** INSTRUCTIONS FOR THE TASK **
Transcribe verbatim every line of the records from the one containing "In this image, of" through the end of the records, both ends included.

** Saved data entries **
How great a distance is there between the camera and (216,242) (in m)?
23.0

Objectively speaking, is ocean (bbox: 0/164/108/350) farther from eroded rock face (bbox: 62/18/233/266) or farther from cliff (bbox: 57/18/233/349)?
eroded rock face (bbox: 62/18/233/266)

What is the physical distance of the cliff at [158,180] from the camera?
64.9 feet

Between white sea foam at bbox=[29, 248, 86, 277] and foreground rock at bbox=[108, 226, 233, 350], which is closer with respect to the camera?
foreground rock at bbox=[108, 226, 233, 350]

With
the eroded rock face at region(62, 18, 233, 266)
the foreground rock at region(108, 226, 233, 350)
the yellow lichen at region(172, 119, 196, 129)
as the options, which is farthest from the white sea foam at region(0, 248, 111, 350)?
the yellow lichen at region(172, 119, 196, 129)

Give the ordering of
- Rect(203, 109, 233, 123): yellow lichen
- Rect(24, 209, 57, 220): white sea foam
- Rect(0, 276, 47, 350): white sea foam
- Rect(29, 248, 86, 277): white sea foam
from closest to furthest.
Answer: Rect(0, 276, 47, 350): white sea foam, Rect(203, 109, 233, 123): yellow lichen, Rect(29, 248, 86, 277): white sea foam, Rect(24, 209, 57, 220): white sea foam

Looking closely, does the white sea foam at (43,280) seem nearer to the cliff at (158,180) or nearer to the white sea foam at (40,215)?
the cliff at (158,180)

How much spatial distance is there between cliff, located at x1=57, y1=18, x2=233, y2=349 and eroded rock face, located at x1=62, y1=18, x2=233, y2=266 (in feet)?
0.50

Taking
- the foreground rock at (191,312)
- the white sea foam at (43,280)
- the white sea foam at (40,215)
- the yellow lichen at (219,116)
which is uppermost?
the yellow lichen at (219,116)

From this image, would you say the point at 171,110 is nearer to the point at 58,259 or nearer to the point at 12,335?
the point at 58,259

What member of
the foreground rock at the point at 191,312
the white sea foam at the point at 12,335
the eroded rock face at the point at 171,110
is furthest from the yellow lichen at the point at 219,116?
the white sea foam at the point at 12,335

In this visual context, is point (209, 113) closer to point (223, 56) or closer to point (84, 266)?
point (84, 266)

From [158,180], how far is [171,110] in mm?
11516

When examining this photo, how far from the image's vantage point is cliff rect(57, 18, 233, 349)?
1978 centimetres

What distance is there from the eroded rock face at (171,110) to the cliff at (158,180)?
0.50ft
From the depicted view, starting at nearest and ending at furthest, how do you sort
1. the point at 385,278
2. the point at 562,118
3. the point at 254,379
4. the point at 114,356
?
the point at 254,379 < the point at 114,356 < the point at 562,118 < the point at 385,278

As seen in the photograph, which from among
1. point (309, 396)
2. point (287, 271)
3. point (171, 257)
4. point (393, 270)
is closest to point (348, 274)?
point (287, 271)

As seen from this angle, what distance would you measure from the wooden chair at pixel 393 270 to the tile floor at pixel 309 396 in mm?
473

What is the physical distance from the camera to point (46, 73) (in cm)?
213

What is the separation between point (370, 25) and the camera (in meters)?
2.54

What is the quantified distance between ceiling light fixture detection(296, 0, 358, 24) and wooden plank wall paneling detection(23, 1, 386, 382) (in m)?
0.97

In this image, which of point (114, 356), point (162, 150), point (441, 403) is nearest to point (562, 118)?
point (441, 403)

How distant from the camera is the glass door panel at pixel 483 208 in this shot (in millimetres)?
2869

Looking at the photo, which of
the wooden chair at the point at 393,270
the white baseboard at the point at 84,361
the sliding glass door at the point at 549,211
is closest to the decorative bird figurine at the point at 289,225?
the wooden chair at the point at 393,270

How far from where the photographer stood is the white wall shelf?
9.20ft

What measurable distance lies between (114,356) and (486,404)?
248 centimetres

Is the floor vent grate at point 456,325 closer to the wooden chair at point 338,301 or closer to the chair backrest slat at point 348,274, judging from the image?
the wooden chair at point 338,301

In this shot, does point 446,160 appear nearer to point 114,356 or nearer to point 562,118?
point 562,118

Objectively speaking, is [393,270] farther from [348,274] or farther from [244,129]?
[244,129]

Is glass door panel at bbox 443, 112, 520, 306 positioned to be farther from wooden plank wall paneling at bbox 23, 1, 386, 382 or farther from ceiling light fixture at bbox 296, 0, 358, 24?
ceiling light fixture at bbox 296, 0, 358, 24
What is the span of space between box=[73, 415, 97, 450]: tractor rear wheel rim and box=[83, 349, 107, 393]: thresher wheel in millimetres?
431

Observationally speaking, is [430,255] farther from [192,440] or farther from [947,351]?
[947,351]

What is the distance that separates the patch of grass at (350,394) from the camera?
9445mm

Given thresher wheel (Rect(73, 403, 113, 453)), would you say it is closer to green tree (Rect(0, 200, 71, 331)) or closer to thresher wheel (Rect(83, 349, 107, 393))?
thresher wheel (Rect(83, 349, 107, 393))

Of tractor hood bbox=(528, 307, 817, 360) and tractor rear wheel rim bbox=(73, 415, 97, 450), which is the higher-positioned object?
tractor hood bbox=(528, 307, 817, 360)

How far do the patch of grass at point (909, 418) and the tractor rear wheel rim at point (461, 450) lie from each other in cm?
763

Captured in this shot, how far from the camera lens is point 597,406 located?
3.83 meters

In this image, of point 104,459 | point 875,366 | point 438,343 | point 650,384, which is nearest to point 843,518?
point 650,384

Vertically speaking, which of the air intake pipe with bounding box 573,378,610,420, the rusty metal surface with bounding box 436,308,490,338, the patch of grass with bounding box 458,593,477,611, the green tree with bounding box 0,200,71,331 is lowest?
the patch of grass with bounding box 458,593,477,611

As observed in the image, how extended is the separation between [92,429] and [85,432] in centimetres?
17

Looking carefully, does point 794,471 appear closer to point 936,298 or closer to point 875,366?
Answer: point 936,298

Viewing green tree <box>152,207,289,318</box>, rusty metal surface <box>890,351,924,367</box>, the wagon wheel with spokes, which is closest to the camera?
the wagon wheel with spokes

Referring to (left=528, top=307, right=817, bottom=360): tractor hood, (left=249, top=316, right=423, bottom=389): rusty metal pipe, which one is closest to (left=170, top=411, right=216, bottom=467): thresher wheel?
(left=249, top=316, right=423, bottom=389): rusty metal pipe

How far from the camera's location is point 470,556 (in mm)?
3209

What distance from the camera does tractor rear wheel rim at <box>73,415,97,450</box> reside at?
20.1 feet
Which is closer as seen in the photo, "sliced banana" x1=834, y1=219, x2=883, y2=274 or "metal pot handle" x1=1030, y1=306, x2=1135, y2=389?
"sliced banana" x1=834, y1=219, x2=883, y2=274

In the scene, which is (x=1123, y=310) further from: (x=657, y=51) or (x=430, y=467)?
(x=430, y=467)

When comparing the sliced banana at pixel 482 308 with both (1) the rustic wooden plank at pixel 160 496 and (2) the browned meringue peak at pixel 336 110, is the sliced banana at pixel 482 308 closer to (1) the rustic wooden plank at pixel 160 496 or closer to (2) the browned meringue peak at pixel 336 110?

** TASK RESULT **
In this image, of point 104,459 | point 875,366 | point 438,343 | point 650,384, which is nearest to point 843,518?
point 650,384

Vertically speaking, which of the air intake pipe with bounding box 573,378,610,420, the rusty metal surface with bounding box 436,308,490,338, the patch of grass with bounding box 458,593,477,611, the green tree with bounding box 0,200,71,331 is lowest?
the patch of grass with bounding box 458,593,477,611

As observed in the image, how extended is the separation between [92,429] and [85,432] in centimetres?
17

Looking carefully, does point 794,471 appear closer to point 936,298 or closer to point 875,366?
Answer: point 936,298

Viewing green tree <box>152,207,289,318</box>, rusty metal surface <box>890,351,924,367</box>, the wagon wheel with spokes, which is closest to the camera?
the wagon wheel with spokes

Referring to (left=528, top=307, right=817, bottom=360): tractor hood, (left=249, top=316, right=423, bottom=389): rusty metal pipe, which one is closest to (left=170, top=411, right=216, bottom=467): thresher wheel?
(left=249, top=316, right=423, bottom=389): rusty metal pipe

How far from the camera's location is point 470,556 (in mm)?
3209

What distance from the camera does tractor rear wheel rim at <box>73,415,97,450</box> reside at?
20.1 feet
Which is closer as seen in the photo, "sliced banana" x1=834, y1=219, x2=883, y2=274 or "metal pot handle" x1=1030, y1=306, x2=1135, y2=389?
"sliced banana" x1=834, y1=219, x2=883, y2=274

In the scene, which is (x=1123, y=310) further from: (x=657, y=51) or (x=430, y=467)?
(x=430, y=467)

When comparing the sliced banana at pixel 482 308 with both (1) the rustic wooden plank at pixel 160 496 and (2) the browned meringue peak at pixel 336 110, is the sliced banana at pixel 482 308 closer to (1) the rustic wooden plank at pixel 160 496 or closer to (2) the browned meringue peak at pixel 336 110?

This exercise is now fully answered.